WHAT THE EXERCISE ASKS:
Go through the records below and write each one out again unchanged.
────────
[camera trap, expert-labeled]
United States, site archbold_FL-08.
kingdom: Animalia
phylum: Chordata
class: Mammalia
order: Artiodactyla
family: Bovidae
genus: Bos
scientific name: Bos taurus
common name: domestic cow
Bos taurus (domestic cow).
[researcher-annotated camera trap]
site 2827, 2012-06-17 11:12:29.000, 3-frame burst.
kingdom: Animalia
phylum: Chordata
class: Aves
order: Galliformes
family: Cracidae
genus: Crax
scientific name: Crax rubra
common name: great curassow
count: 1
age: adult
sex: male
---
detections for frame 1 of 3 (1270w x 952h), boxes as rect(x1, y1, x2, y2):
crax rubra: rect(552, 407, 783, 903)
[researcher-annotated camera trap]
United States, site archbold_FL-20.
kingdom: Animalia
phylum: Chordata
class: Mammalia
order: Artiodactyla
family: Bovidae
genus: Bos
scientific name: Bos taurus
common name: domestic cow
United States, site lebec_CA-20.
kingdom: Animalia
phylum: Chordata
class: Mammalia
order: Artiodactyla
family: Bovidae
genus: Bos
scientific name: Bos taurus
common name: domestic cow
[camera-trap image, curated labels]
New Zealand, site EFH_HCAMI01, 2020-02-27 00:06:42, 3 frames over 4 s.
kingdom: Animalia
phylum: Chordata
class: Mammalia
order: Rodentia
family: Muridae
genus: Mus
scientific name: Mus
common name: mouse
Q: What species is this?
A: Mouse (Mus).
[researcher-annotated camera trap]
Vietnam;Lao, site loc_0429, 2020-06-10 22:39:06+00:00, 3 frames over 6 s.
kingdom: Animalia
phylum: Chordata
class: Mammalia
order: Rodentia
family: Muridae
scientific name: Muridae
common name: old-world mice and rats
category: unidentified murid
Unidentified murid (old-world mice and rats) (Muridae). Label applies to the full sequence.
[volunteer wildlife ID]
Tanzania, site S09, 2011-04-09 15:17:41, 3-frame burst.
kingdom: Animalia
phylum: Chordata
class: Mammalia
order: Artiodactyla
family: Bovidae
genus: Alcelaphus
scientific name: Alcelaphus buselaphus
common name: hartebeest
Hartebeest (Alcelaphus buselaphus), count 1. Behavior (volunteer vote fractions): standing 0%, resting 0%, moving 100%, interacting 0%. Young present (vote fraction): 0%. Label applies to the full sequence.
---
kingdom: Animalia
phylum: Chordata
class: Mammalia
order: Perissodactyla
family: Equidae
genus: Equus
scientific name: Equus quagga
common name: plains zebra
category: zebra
────────
EXERCISE RESPONSE:
[camera trap, expert-labeled]
United States, site archbold_FL-08.
kingdom: Animalia
phylum: Chordata
class: Mammalia
order: Artiodactyla
family: Bovidae
genus: Bos
scientific name: Bos taurus
common name: domestic cow
Bos taurus (domestic cow).
[researcher-annotated camera trap]
site 2827, 2012-06-17 11:12:29.000, 3-frame burst.
kingdom: Animalia
phylum: Chordata
class: Aves
order: Galliformes
family: Cracidae
genus: Crax
scientific name: Crax rubra
common name: great curassow
count: 1
age: adult
sex: male
---
detections for frame 1 of 3 (1270w x 952h), boxes as rect(x1, y1, x2, y2):
crax rubra: rect(552, 407, 783, 903)
[researcher-annotated camera trap]
United States, site archbold_FL-20.
kingdom: Animalia
phylum: Chordata
class: Mammalia
order: Artiodactyla
family: Bovidae
genus: Bos
scientific name: Bos taurus
common name: domestic cow
United States, site lebec_CA-20.
kingdom: Animalia
phylum: Chordata
class: Mammalia
order: Artiodactyla
family: Bovidae
genus: Bos
scientific name: Bos taurus
common name: domestic cow
[camera-trap image, curated labels]
New Zealand, site EFH_HCAMI01, 2020-02-27 00:06:42, 3 frames over 4 s.
kingdom: Animalia
phylum: Chordata
class: Mammalia
order: Rodentia
family: Muridae
genus: Mus
scientific name: Mus
common name: mouse
Q: What species is this?
A: Mouse (Mus).
[researcher-annotated camera trap]
Vietnam;Lao, site loc_0429, 2020-06-10 22:39:06+00:00, 3 frames over 6 s.
kingdom: Animalia
phylum: Chordata
class: Mammalia
order: Rodentia
family: Muridae
scientific name: Muridae
common name: old-world mice and rats
category: unidentified murid
Unidentified murid (old-world mice and rats) (Muridae). Label applies to the full sequence.
[volunteer wildlife ID]
Tanzania, site S09, 2011-04-09 15:17:41, 3-frame burst.
kingdom: Animalia
phylum: Chordata
class: Mammalia
order: Artiodactyla
family: Bovidae
genus: Alcelaphus
scientific name: Alcelaphus buselaphus
common name: hartebeest
Hartebeest (Alcelaphus buselaphus), count 1. Behavior (volunteer vote fractions): standing 0%, resting 0%, moving 100%, interacting 0%. Young present (vote fraction): 0%. Label applies to the full sequence.
---
kingdom: Animalia
phylum: Chordata
class: Mammalia
order: Perissodactyla
family: Equidae
genus: Equus
scientific name: Equus quagga
common name: plains zebra
category: zebra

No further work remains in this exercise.